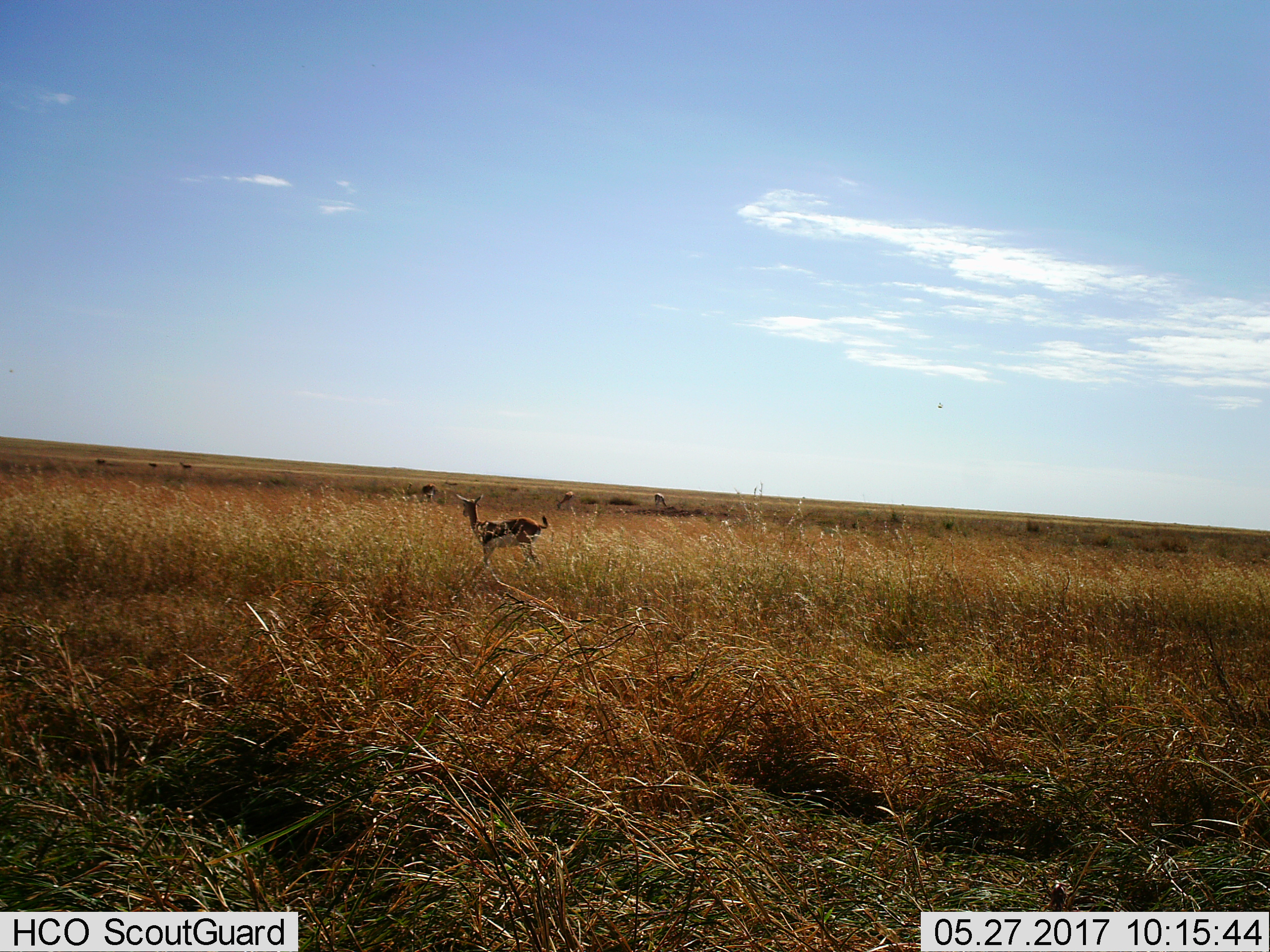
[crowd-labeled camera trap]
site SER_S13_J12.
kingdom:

== == ==

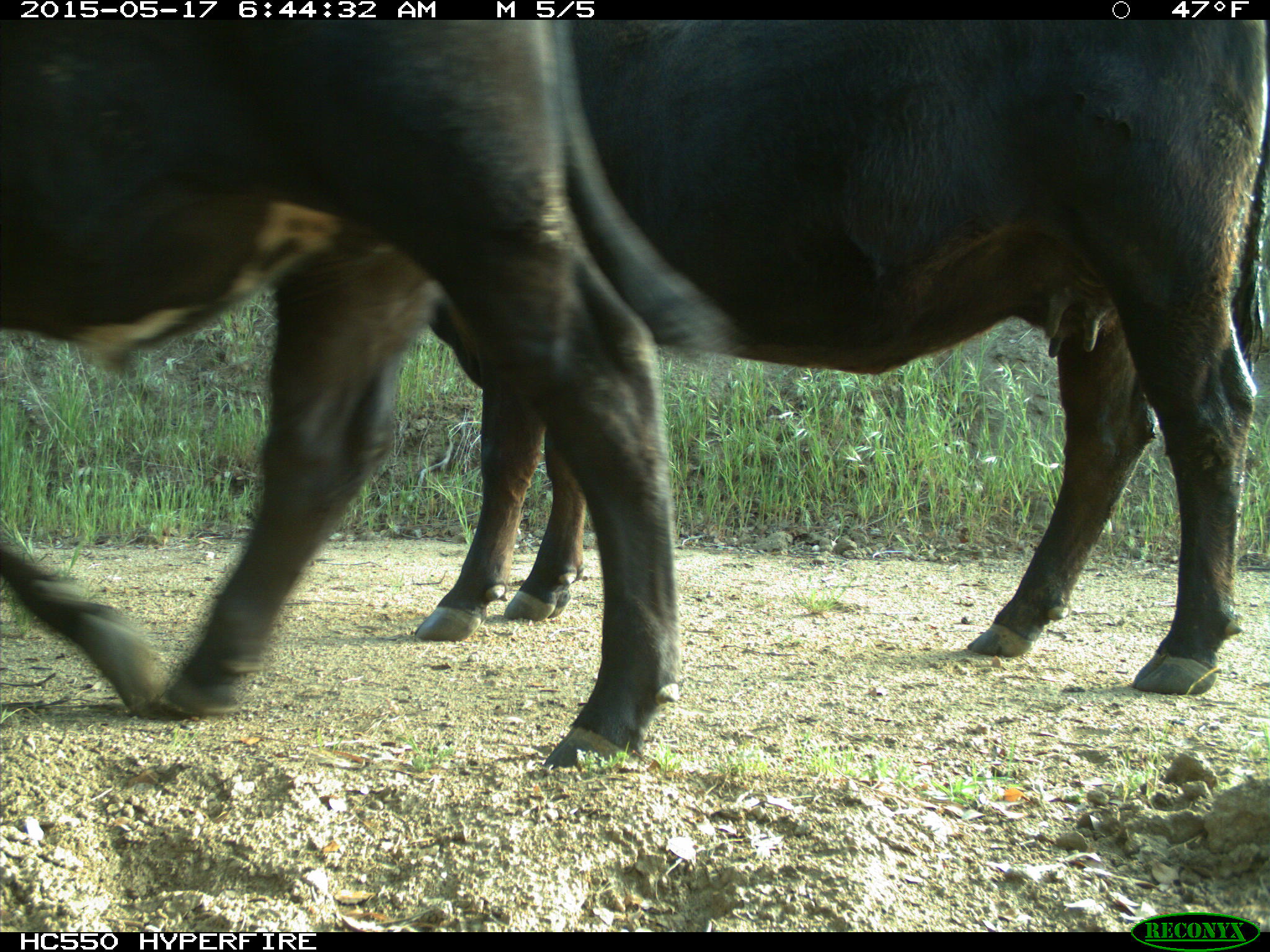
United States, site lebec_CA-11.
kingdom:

== == ==

• **YOUR ASSIGNMENT**: Scan the data above and copy every line with "site" in it.

• **RESPONSE AREA**:
site SER_S13_J12.
United States, site lebec_CA-11.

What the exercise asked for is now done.